Manufacturing Industry
Transforming the United States global defense posture
DISAM Journal, Winter, 2003 by Douglas J. Feith
[The following are excerpts of the speech presented to the Center for Strategic and International Studies Washington, D.C., December 3, 2003.]
The policy organization at the Pentagon does two main kinds of work. There are the day-today tasks, drafting instructions for negotiators, for example, or working a coalition issue in the war on terrorism, conducting defense talks with other countries or responding to a civil war in Liberia. This topical work tends to attract the most attention from the Congress, the press and the public. But some of the most important work we do grabs few headlines. This is the longer-term thinking about US defense strategy, which is the policy organization's second major line of effort. >From the moment President Bush came into office, he has asked the Department of Defense how best to position the United States in the world for the decades ahead. He and Secretary Rumsfeld have demanding appetites for strategic thought, that is, large ideas, broad in scope, that set courses that can run many years into the future.
The name given to this effort is "transformation," because the President is determined that the Department of Defense think boldly and remake itself thoroughly, changing the way we:
* Train and equip our forces;
* Use our forces, for combat, stability operations and otherwise;
* Position those forces around the world;
* Work with allies and partners, and;
* Conduct procurement and other business activities.
Some people think of transformation narrowly as a matter of using new technologies to produce better weapons. But the concept is more comprehensive. A key facet of transformation is realigning our global defense posture, that is, updating the types, locations, numbers, and capabilities of our military forces, and the nature of our alliances. That is the aspect of transformation I want to talk with you about today.

### Short task A
In the defense posture speech excerpt, what name is given to the effort to have the Department of Defense remake itself?
### Short task B
Restate the defense posture speech excerpt from "The name given" up to and including "other business activities.", renaming "forces" as "troops" at every occurrence.

### Recorded information

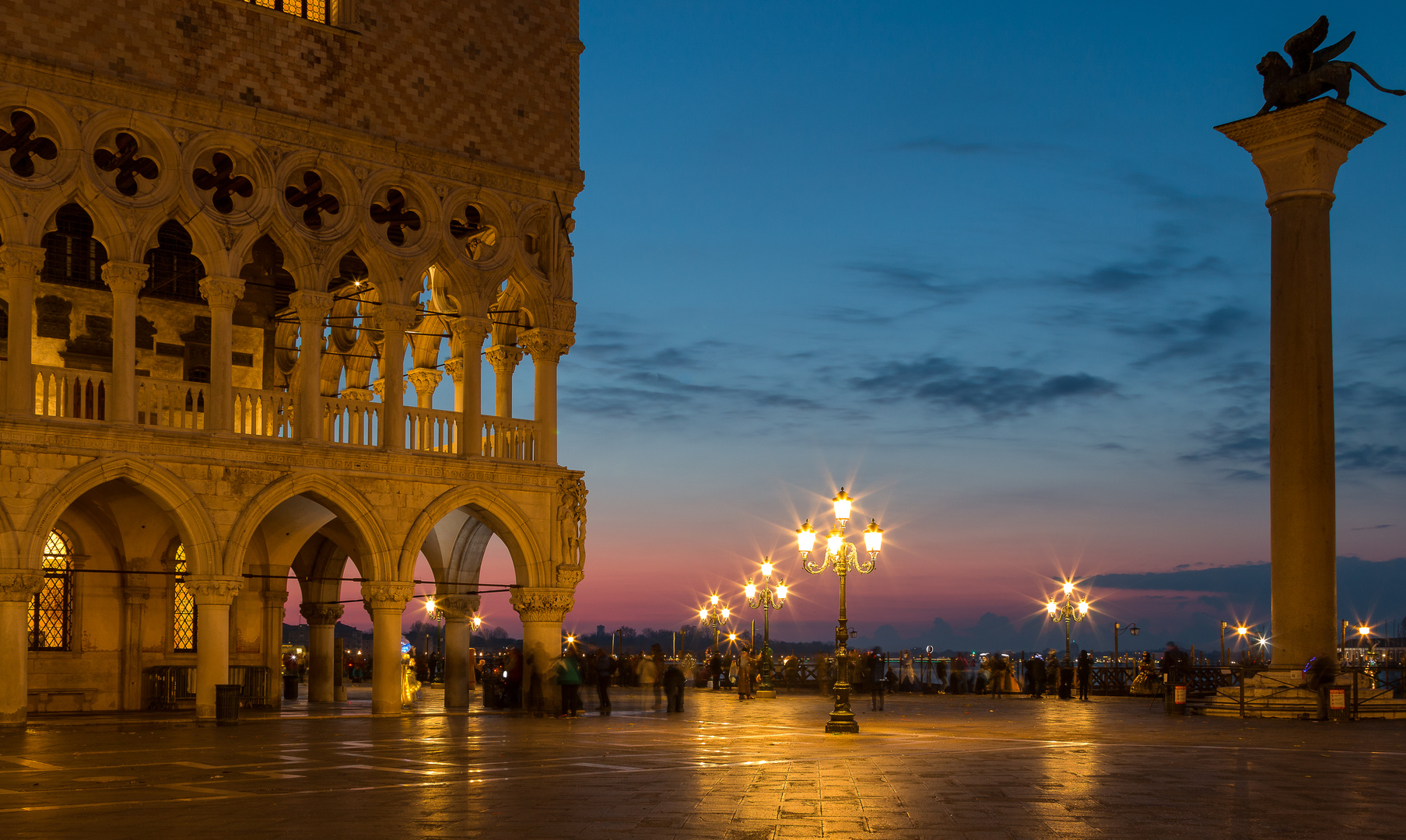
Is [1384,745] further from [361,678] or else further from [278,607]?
[361,678]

### Task result A
Transformation.

### Task result B
The name given to this effort is "transformation," because the President is determined that the Department of Defense think boldly and remake itself thoroughly, changing the way we:
* Train and equip our troops;
* Use our troops, for combat, stability operations and otherwise;
* Position those troops around the world;
* Work with allies and partners, and;
* Conduct procurement and other business activities.